- Exercise instructions
Locate the line containing "How great a", then please write out that line and all the lines below it in the entries exactly.

- Records provided
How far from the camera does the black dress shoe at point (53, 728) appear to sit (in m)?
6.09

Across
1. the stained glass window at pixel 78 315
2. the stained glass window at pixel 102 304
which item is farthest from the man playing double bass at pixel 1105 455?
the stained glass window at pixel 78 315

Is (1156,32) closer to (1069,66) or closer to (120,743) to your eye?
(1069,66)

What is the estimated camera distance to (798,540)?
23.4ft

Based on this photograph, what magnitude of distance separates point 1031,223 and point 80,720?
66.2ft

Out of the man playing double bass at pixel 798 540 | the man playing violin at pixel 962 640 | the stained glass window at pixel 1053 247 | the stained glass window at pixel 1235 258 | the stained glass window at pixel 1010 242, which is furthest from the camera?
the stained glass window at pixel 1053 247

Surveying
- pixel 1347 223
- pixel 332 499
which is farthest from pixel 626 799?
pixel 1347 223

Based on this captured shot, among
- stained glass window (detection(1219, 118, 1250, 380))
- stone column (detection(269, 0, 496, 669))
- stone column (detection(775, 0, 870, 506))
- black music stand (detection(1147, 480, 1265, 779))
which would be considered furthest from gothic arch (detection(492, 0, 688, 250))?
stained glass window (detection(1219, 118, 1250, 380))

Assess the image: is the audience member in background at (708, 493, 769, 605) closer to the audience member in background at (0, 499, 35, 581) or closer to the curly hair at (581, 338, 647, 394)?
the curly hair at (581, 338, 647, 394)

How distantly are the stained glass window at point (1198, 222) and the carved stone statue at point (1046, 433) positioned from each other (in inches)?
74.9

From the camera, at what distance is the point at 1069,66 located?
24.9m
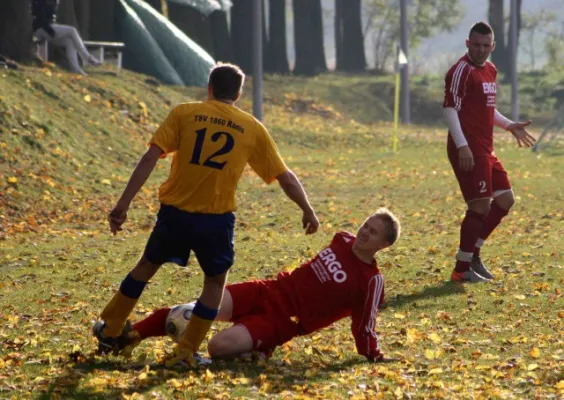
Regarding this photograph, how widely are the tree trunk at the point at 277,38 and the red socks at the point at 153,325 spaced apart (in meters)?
39.8

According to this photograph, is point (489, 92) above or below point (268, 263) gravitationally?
above

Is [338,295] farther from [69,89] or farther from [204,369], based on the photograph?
[69,89]

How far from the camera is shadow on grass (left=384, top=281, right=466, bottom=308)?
34.6 feet

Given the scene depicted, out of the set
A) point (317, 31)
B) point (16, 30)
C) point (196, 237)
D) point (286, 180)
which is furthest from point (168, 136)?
point (317, 31)

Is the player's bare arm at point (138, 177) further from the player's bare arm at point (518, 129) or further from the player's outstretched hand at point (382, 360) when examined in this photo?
the player's bare arm at point (518, 129)

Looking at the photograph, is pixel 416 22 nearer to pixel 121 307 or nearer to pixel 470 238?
pixel 470 238

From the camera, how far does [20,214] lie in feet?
54.4

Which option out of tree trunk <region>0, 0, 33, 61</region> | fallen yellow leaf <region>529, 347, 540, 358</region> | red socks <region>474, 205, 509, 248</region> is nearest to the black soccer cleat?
fallen yellow leaf <region>529, 347, 540, 358</region>

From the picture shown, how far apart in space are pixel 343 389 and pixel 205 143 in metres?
1.61

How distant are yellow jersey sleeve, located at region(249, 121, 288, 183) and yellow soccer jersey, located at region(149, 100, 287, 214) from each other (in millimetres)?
134

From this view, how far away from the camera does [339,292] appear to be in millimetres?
8023

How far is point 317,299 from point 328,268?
0.21m

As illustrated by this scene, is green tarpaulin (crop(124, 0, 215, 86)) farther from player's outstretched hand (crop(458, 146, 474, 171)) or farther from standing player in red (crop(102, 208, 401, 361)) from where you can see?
standing player in red (crop(102, 208, 401, 361))

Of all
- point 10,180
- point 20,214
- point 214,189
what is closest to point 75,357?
point 214,189
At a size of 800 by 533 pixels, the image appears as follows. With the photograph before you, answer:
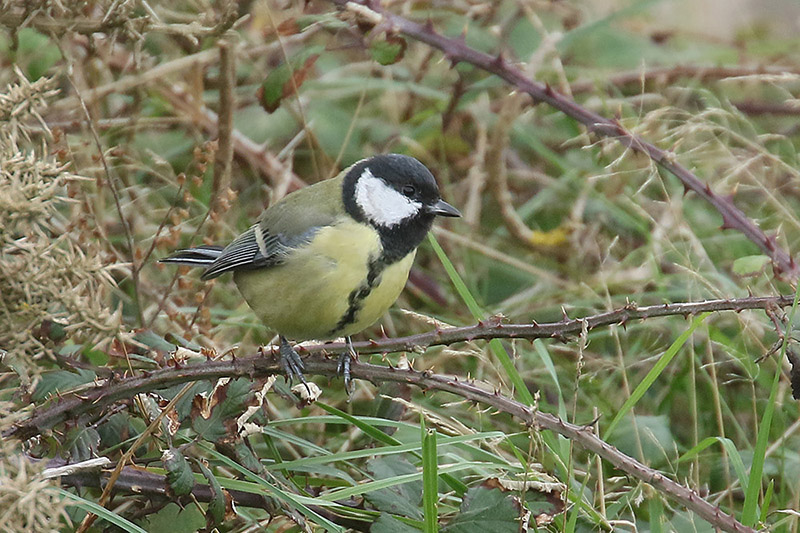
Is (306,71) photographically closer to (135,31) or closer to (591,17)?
(135,31)

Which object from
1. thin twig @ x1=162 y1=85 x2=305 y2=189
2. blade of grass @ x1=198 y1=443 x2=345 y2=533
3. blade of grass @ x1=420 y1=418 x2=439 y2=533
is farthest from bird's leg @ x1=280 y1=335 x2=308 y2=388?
thin twig @ x1=162 y1=85 x2=305 y2=189

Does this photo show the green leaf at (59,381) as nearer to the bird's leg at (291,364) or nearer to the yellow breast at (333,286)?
the bird's leg at (291,364)

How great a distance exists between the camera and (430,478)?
Result: 1802 mm

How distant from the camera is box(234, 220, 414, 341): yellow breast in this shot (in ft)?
7.87

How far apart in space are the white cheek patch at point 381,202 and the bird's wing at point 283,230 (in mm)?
69

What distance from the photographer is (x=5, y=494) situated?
1.56m

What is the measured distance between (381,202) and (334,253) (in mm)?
245

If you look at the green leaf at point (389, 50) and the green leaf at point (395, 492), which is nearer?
the green leaf at point (395, 492)

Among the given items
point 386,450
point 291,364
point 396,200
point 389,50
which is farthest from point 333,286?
point 389,50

- Written answer
How great a distance exists between the camera and (430,478)?
Result: 1802 mm

How distant from the camera is box(234, 220, 414, 341): yellow breast in this shot (in ft)?
7.87

How far apart in space are the white cheek patch at point 381,202 and the bird's wing at point 283,230 (in mm)?
69

What distance from the photographer is (x=5, y=494) situated?
1.56m

What is the measured distance between (381,202) and (334,253) (in mm)?
245

If you look at the green leaf at point (389, 50) and the green leaf at point (395, 492), which is nearer?
the green leaf at point (395, 492)

Among the given items
point 386,450
point 291,364
point 396,200
point 389,50
which is farthest from point 333,286?
point 389,50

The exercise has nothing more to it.